-- Opening Marker --
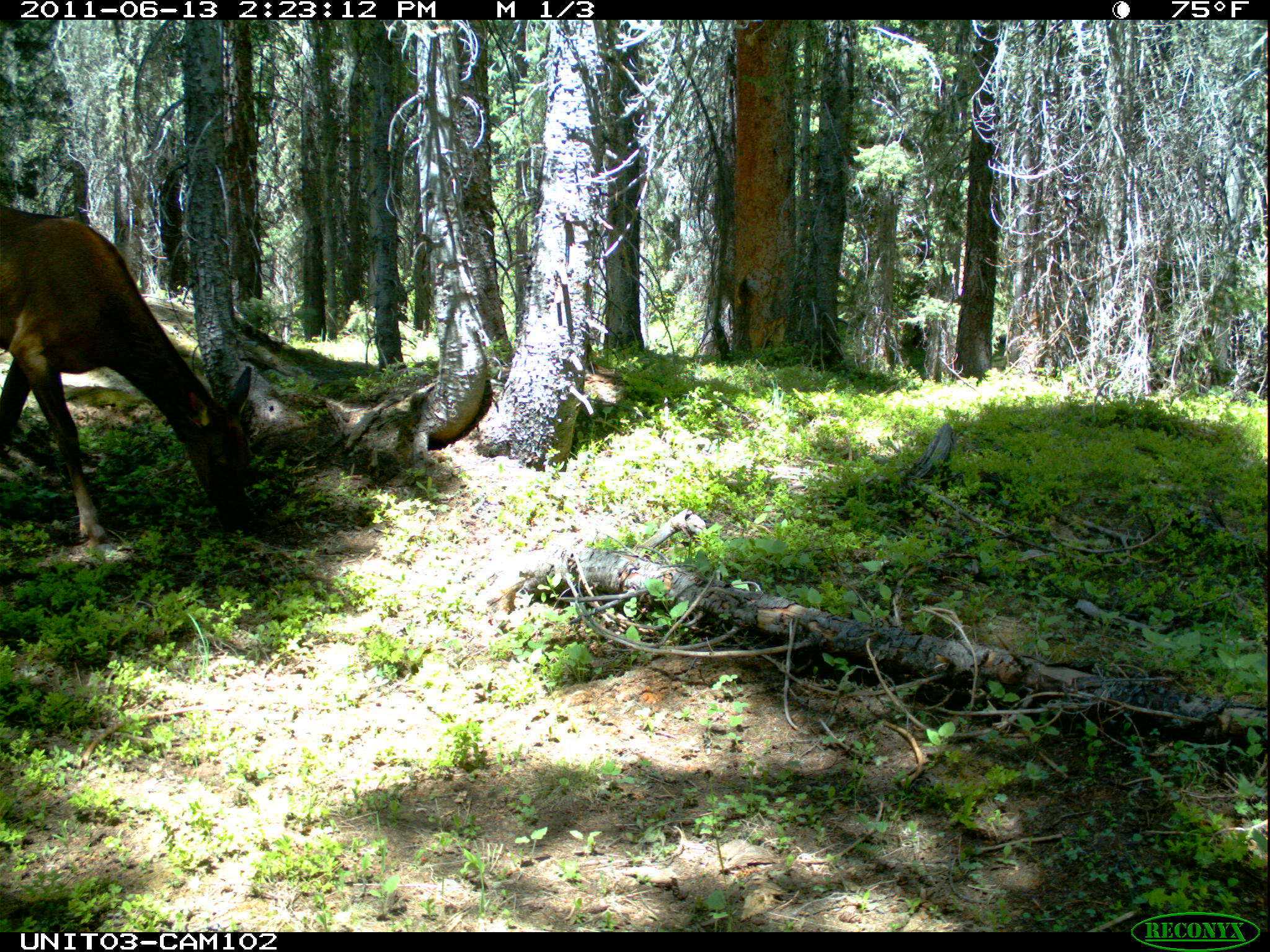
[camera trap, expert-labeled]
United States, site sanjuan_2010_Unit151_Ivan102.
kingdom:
-- Closing Marker --
=== Exercise goal ===
In full and without changes, repeat the listing above, but not its pictures.

=== Answer to this exercise ===
[camera trap, expert-labeled]
United States, site sanjuan_2010_Unit151_Ivan102.
kingdom:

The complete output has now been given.